I think you're overestimating the cut in PPT. PPT doesn't tick down unless the ship has enemy ships in sight.
Possibly, I'll admit I'm mostly basing my opinion on anecdotal evidence and not on statistics from testing. And I thought PPT only starts ticking down once enemy ship in sight, not that it also stops ticking down when enemy is again out of sight (so neither side on the way to the fight is punished, plus simulates wear & tear to ship from damage, etc.).
Stacking hardened subsytems with reliability engineering nearly doubles that time just from the drain reduction. Reliability engineering gives 15% more CR, nearly doubling the time again until malfunctions. Then there is crew training for another 15%.
Oh great, so now I have to also waste skill points in order to min/max SO... although I generally get Crew training (and maybe reliability engineering) anyway, so that is less of an issue (even less of an issue now that player can respec). This has some poor interaction with the wrap-around skill mechanic, but since that is going away soon, pointless to discuss further. As for whether an officer has that one skill... total crapshoot, RNG unless player specifically chooses reliability engineering while leveling officer up.

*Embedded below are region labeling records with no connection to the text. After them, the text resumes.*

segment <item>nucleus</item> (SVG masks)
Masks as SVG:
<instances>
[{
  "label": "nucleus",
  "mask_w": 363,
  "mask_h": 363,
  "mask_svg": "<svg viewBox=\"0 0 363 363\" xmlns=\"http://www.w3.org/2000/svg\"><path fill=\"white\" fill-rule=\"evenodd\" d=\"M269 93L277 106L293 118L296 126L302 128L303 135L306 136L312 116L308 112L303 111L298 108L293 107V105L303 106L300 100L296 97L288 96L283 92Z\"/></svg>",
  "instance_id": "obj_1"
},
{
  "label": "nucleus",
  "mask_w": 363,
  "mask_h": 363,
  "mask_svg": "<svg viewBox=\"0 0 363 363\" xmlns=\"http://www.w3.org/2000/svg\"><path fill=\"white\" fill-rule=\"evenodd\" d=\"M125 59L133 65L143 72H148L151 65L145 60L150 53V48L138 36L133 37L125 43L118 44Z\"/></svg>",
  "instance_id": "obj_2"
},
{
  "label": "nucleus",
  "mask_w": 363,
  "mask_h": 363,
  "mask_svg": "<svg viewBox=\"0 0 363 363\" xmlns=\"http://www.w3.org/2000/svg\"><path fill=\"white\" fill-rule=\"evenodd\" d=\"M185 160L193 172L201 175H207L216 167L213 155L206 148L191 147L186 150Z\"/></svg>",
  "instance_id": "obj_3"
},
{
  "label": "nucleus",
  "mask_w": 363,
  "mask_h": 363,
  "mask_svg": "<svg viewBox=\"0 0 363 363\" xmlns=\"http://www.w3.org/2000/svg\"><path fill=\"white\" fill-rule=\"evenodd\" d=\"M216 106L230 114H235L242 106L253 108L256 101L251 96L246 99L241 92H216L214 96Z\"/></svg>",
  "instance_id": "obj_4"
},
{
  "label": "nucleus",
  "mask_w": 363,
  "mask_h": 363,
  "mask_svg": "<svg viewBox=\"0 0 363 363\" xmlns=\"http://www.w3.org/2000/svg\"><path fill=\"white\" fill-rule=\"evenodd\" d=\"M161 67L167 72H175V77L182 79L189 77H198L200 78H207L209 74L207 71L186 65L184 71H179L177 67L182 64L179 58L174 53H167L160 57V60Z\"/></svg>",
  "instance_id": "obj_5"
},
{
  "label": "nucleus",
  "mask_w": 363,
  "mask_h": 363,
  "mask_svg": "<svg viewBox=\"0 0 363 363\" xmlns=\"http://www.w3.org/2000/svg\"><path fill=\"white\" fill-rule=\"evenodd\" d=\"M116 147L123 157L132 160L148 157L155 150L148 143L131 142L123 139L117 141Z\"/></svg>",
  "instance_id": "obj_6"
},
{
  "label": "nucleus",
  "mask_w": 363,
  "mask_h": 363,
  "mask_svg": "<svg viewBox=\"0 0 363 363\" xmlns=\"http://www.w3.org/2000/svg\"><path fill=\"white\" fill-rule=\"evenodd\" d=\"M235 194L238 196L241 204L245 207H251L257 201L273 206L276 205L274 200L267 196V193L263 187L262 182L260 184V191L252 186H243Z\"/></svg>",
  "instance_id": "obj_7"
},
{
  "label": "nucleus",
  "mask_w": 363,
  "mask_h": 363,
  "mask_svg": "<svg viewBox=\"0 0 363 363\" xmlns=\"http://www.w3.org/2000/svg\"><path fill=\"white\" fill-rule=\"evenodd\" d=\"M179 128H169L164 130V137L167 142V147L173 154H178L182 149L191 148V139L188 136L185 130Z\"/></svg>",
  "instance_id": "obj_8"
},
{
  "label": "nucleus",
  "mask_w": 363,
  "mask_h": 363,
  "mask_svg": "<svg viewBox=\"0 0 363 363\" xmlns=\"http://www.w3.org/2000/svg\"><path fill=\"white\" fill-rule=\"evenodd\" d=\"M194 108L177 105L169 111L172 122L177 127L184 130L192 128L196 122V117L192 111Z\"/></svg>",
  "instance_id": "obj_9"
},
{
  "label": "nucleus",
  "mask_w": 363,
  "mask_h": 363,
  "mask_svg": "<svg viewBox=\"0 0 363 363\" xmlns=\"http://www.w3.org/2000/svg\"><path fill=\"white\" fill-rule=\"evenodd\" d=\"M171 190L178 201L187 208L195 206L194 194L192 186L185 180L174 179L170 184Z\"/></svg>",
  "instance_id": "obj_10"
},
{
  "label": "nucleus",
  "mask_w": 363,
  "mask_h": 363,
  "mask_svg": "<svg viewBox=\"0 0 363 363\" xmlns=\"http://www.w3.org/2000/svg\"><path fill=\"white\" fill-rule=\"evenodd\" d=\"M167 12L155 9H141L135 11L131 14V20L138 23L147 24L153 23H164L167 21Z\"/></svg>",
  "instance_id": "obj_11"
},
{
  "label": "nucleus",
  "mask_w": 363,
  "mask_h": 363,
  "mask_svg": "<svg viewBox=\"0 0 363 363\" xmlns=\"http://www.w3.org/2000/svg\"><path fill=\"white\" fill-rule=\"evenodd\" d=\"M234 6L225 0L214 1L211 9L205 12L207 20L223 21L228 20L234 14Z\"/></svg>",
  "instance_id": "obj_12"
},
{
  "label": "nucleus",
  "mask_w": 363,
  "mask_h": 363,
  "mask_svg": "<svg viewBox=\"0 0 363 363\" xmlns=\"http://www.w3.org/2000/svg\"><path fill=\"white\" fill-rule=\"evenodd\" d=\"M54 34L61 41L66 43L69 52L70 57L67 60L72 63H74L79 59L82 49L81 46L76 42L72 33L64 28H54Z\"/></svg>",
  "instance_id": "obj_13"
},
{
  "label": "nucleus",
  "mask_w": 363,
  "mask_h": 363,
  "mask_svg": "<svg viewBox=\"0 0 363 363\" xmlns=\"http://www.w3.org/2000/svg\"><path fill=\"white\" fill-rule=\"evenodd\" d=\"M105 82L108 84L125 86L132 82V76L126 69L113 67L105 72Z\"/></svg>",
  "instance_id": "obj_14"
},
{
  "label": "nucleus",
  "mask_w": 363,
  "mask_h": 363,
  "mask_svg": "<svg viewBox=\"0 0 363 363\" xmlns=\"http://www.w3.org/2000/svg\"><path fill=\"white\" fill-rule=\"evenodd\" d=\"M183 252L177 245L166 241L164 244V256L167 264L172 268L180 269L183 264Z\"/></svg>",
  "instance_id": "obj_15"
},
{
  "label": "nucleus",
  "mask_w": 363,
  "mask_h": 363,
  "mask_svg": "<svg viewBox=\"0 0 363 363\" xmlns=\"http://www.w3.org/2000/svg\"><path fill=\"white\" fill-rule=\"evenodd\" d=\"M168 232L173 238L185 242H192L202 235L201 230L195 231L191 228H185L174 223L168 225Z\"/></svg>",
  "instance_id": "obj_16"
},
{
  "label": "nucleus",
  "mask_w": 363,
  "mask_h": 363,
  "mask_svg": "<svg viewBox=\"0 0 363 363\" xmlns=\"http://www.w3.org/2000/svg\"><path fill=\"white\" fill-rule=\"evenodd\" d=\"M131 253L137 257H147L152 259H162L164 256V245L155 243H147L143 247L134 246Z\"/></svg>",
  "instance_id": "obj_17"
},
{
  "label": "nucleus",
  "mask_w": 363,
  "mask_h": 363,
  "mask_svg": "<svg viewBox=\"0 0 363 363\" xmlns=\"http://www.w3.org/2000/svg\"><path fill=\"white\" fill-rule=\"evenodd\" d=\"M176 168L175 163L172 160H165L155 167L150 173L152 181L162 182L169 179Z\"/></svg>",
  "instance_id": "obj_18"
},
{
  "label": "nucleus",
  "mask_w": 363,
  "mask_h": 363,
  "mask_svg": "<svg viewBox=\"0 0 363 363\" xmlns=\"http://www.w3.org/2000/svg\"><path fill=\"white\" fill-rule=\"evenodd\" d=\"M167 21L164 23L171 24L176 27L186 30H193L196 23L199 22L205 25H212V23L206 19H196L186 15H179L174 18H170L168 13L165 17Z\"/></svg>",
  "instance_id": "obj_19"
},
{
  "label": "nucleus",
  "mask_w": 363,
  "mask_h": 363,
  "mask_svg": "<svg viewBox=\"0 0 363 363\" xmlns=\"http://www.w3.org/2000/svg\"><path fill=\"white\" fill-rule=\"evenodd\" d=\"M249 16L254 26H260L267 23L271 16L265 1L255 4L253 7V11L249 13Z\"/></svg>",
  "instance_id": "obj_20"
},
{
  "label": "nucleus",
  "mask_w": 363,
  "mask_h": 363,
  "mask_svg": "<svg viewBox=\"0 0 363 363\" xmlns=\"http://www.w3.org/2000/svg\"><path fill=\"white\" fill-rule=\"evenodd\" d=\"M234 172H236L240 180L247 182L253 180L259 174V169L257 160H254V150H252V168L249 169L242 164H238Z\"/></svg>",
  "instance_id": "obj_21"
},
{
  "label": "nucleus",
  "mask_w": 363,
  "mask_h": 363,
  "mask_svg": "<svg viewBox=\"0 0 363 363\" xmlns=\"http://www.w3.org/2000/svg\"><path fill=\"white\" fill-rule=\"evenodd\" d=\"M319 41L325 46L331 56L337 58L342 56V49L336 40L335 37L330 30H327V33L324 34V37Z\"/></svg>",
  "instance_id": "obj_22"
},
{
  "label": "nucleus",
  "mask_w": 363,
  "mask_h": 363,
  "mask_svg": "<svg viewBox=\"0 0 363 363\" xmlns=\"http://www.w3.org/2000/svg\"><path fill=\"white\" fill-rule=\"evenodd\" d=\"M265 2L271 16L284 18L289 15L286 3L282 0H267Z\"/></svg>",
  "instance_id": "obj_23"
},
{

Frigates don't trigger PPT drain for cruisers so the ship can do this forever.
Since when? Maybe I missed that in the PPT tutorial (or it's new), but makes no sense otherwise. What, capital ships and cruisers can't be damaged/degraded by a frigate...? Which the Hyperion literally is.
SO ships need that speed boost not just to get to fights, they also need it to get in and out of enemy ranges so they can dissipate or to flank vulnerable enemies easily.
Actually, I had forgotten that SO
also reduces weapons range as an additional nerf/balancing, but seems well balanced since ship needs to use its higher speed to get closer to an enemy ship anyways. But for the life of me, I can't understand why it doesn't increase the likelihood of an engine flaming out as penalty instead... the hull mod is literally called "safety overrides!" But I think someone already pointed this out/complained about it, and Alex said something about how he had tested it that way at some point and it led to issues that necessitated doing something else instead.
Edit: I stand corrected, for some reason the game I guess requires some minimum level of nearby enemy presence for PPT to degrade, but it is tiered, so a cruiser requires (or at least used to require) a minimum of like 4 frigates to trigger. Very stupid and illogical gameplay choice, but from a code perspective, prolly significantly reduces and/or simplifies necessary calcs... but unless something has changed, frigates will trigger PPT loss in larger ships so long enough are present. So yeah, cheese away I guess by wasting a Falcon(P) on chasing frigates, or at least rushing to deny enemy a strategic point in battle! But I guess the PPT loss from SO is less of an issue for larger ships, since won't trigger PPT unless and until enough enemy ships nearby; which makes SO PPT loss even MORE of a penalty when used on frigates, though.